RAW DATA —
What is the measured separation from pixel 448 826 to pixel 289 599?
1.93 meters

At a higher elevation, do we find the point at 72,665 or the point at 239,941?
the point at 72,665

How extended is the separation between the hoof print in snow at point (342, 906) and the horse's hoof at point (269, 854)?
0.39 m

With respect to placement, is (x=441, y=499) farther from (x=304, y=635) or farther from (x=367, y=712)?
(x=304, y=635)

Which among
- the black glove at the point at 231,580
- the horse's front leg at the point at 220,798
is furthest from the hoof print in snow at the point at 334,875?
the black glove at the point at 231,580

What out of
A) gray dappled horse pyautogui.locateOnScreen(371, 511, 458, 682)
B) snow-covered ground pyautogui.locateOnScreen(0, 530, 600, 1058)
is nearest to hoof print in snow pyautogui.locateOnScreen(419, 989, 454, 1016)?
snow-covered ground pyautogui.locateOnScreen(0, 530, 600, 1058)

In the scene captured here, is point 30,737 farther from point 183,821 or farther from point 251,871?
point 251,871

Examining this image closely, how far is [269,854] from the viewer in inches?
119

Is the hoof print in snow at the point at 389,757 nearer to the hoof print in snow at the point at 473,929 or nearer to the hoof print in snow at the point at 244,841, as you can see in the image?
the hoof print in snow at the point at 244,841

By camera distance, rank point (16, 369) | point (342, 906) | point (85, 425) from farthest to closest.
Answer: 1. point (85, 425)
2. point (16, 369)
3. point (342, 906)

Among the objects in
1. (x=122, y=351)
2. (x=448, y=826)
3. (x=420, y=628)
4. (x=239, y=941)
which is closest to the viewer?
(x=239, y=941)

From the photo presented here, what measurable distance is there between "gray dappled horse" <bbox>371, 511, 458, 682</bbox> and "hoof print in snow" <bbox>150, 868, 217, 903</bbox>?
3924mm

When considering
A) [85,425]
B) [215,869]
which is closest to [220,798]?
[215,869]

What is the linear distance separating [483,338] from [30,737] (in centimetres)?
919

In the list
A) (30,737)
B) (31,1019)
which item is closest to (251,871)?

THE TASK — Output every entry shown above, exactly.

RESULT FOR THIS TASK —
What is the measured separation from pixel 448 826 to pixel 289 599?
1.93 meters

At a higher elevation, do we find the point at 72,665 or the point at 239,941?
the point at 72,665

How extended is the separation between the hoof print in snow at point (342, 906) and the horse's hoof at point (269, 854)?
0.39 m

With respect to placement, is (x=441, y=499) farther from (x=304, y=635) or farther from (x=367, y=712)?
(x=304, y=635)

Which among
- the black glove at the point at 231,580
- the horse's front leg at the point at 220,798
is furthest from the hoof print in snow at the point at 334,875?
the black glove at the point at 231,580

What out of
A) gray dappled horse pyautogui.locateOnScreen(371, 511, 458, 682)
B) snow-covered ground pyautogui.locateOnScreen(0, 530, 600, 1058)
is nearest to hoof print in snow pyautogui.locateOnScreen(419, 989, 454, 1016)?
snow-covered ground pyautogui.locateOnScreen(0, 530, 600, 1058)

In the scene captured here, is point 30,737 farther from point 183,821 or farther from point 251,871?
point 251,871

Examining this image closely, how far is [269,854] from the viewer in inches?
119

Is the hoof print in snow at the point at 389,757 nearer to the hoof print in snow at the point at 473,929 or nearer to the hoof print in snow at the point at 244,841, as you can see in the image?
the hoof print in snow at the point at 244,841

By camera distance, rank point (16, 369) | point (342, 906) | point (85, 425) from farthest to closest.
Answer: 1. point (85, 425)
2. point (16, 369)
3. point (342, 906)

Among the objects in
1. (x=122, y=351)
2. (x=448, y=826)
3. (x=420, y=628)
4. (x=239, y=941)
which is closest to the viewer?
(x=239, y=941)

From the photo presented here, what measurable distance is there between "gray dappled horse" <bbox>371, 511, 458, 682</bbox> and "hoof print in snow" <bbox>150, 868, 217, 903</bbox>?
3924mm

When considering
A) [85,425]
B) [215,869]
which is closest to [220,798]?
[215,869]

What is the linear distance separating [483,338] from [30,737] (in centimetres)?
919

In the list
A) (30,737)
B) (31,1019)
which item is closest to (251,871)?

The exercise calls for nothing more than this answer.